Si l’isolement administratif dans les prisons françaises tel qu’il existe aujourd’hui est déjà à des années-lumière des préconisations internationales, le régime carcéral proposé par le ministre de la Justice pousserait ses travers à leur paroxysme.
- Un isolement ultrasécuritaire, sans aucune perspective d’accompagnement
Par ailleurs, selon les instances internationales, tout isolement administratif doit s’accompagner d’un « programme individualisé, axé sur la manière de traiter les motifs de l’isolement » et de « réintégrer le régime normal »[5]. Avec un programme qui « devrait chercher à maximiser les contacts avec autrui […] et proposer un éventail d’activités le plus vaste possible pour occuper les journées ».
Dans le régime carcéral voulu par le garde des Sceaux, il n’en est rien. L’isolement serait poussé à son paroxysme et le sécuritaire serait omniprésent : parloirs avec hygiaphone, fouille systématique après les parloirs, suppression de l’accès aux unités de vie familiale, généralisation de la visioconférence afin d’éviter les sorties et notamment les extractions médicales, communications téléphoniques contrôlées par l’administration drastiquement réduites (trois fois deux heures par semaine).

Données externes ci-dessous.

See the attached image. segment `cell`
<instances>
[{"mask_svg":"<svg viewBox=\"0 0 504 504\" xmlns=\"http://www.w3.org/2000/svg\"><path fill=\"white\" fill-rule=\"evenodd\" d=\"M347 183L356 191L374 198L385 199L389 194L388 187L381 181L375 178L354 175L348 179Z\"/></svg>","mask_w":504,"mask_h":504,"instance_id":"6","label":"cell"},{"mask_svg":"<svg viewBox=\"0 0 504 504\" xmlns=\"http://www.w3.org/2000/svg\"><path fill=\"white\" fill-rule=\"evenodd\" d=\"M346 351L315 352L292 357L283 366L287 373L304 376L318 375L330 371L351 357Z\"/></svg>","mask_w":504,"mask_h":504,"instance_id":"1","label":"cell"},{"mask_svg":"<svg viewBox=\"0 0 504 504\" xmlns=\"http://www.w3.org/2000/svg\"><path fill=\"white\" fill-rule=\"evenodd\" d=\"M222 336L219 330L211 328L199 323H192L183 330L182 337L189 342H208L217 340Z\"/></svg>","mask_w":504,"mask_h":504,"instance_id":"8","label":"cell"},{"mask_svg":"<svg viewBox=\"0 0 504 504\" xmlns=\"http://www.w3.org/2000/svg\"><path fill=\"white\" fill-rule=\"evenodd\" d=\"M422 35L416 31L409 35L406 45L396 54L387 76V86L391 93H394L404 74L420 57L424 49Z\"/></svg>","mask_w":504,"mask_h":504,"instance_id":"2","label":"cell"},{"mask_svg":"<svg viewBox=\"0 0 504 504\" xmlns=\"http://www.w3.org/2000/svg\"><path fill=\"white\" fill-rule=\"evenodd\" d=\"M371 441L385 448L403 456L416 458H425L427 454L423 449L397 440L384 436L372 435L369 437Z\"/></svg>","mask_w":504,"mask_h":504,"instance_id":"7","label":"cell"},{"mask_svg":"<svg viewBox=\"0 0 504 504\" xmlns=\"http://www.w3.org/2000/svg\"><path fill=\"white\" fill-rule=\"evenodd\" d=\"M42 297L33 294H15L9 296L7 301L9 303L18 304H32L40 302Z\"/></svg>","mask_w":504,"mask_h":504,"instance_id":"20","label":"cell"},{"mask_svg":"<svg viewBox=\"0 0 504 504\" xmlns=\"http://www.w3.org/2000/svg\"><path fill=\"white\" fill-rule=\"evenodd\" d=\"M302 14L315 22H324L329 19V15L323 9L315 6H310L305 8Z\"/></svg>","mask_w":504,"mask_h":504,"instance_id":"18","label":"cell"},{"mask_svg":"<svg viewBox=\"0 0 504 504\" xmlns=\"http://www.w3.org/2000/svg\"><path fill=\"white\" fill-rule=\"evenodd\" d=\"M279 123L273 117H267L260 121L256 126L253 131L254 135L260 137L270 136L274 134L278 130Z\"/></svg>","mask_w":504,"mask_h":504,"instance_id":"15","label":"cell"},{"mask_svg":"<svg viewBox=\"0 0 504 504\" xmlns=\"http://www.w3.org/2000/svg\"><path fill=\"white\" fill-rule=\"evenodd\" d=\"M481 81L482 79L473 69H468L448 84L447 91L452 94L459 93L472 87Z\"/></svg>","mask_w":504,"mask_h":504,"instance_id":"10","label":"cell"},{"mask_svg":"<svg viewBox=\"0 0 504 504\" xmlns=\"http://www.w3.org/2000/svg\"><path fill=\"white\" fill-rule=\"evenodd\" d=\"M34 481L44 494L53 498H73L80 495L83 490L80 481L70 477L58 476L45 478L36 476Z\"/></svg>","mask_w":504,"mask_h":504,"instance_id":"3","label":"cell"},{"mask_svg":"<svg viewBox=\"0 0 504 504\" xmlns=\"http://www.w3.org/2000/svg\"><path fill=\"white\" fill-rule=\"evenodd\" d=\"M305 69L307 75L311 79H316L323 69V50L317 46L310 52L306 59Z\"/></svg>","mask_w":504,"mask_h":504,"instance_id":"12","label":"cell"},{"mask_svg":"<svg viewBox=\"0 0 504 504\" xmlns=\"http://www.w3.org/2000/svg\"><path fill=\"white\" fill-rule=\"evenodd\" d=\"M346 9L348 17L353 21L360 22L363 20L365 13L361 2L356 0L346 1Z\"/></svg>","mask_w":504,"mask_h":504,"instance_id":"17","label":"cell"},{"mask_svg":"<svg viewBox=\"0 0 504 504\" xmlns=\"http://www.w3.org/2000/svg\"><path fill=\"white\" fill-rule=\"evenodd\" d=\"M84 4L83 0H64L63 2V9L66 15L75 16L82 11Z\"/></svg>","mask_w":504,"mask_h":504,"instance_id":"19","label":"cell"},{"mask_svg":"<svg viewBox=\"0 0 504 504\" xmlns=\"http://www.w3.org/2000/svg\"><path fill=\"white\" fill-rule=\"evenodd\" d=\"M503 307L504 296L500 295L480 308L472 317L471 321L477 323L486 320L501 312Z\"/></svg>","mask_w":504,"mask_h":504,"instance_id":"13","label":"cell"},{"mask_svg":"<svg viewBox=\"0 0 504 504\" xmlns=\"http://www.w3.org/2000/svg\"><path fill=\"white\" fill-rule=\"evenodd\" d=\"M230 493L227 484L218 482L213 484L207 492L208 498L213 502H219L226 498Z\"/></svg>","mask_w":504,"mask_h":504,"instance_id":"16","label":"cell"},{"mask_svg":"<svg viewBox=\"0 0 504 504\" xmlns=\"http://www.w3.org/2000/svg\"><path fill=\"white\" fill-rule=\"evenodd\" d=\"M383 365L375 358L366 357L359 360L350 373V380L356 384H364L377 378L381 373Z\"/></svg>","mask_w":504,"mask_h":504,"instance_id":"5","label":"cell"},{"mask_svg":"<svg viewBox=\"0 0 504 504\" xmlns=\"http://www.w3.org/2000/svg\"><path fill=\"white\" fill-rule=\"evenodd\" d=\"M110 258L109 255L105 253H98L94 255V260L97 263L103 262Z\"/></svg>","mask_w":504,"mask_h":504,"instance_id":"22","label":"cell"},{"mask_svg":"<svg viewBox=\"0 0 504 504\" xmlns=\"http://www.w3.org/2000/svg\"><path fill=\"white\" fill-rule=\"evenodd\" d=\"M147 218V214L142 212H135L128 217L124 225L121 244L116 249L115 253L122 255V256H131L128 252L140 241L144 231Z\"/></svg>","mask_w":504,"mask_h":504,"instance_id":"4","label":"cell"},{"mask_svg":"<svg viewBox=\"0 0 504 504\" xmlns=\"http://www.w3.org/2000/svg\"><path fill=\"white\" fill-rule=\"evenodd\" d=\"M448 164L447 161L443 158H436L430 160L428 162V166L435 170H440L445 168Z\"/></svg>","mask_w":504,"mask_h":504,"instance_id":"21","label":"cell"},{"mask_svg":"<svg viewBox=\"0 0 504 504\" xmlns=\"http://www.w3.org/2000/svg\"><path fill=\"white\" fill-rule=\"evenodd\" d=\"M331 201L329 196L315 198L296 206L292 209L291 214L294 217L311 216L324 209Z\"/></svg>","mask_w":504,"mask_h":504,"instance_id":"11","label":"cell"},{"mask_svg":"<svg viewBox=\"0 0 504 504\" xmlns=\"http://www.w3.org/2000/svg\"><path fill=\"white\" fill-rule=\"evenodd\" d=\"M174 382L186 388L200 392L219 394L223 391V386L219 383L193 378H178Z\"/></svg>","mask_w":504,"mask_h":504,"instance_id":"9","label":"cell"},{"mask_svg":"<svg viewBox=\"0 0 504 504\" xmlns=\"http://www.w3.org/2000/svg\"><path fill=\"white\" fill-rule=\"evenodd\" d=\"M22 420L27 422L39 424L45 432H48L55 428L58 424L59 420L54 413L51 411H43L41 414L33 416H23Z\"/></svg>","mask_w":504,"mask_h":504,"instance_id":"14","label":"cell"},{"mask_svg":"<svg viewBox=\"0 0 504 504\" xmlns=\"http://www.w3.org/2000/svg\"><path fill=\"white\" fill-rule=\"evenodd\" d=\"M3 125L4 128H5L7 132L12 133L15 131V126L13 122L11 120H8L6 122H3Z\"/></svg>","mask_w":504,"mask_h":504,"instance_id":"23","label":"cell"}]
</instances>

En résumé : pas de contact humain, pas d’activité, pas de prise en charge, pas d’accompagnement, traitement ultrasécuritaire et zéro réflexion sur la préparation à la sortie de prison. La question du sens de la peine est totalement occultée comme s’il s’agissait de quelque chose d’annexe. A aucun moment n’est interrogé l’impact de l’isolement sur les personnes qui seraient soumises à ce régime, et les effets à plus long terme, notamment en termes de construction d’un projet de sortie.
- Des prisons haute sécurité qui n’ont rien de nouveau
« C’est la première fois, dans l’histoire carcérale française, que nous créons une telle prison », affirme le garde des Sceaux.
L’isolement carcéral n’a toutefois rien d’une nouveauté. Déjà, au lendemain de la Seconde Guerre mondiale, l’administration pénitentiaire avait institué des quartiers destinés à regrouper les prisonniers jugés comme étant les plus dangereux.
Formalisé en mai 1975 sous l’appellation de QHS (quartiers de haute sécurité), ce projet a été révoqué en 1982 par Robert Badinter à l’aune des conclusions d’une commission indépendante. Cette dernière jugeait en effet qu’il était « bien plus à craindre que les séjours [en QHS] n’aggravent, au lieu de tempérer, la dangerosité de ceux qui y sont affectés, ce d’autant plus que ce séjour est prolongé »[6]. En lieu et place, le garde des Sceaux d’alors instituait les quartiers d’isolement que nous connaissons aujourd’hui.
L’ONG italienne Antigone dénonce le « processus de normalisation » du régime 41-bis dont s’inspire le ministre de la Justice. Régime qui, pensé comme une mesure d’urgence en 1975, « est devenu la pierre angulaire du système, et à temps indéterminé ». Elle souligne également son caractère « inhumain ».
Quant au Comité européen pour la prévention de la torture (CPT) du Conseil de l’Europe, il a, dans son rapport de visite en 2020, appelé « les autorités italiennes à engager une réflexion sérieuse […] sur le régime de détention 41-bis », en tenant compte de l’article 27 de la Constitution, selon lequel les peines ne peuvent consister en des traitements contraires au sens de l’humanité et doivent viser à la rééducation du condamné.
[1] Dedans Dehors n°122 – mai 2024, Isolement carcéral « je suis dans un tombeau ».
[2] Rapport de la Commission d’enquête sur la situation des prisons françaises (Assemblée nationale, 2000).
[3] CPT, 21e rapport général, CPT/Inf (2011) 28.
[4] CNCDH, « Les droits de l’homme dans la prison », vol. 1, 2007.
[5] CPT, 21e rapport général, CPT/Inf (2011) 28.
[6] Citée par Anne Guérin dans « Prisonniers en révolte » chez Agone (2013).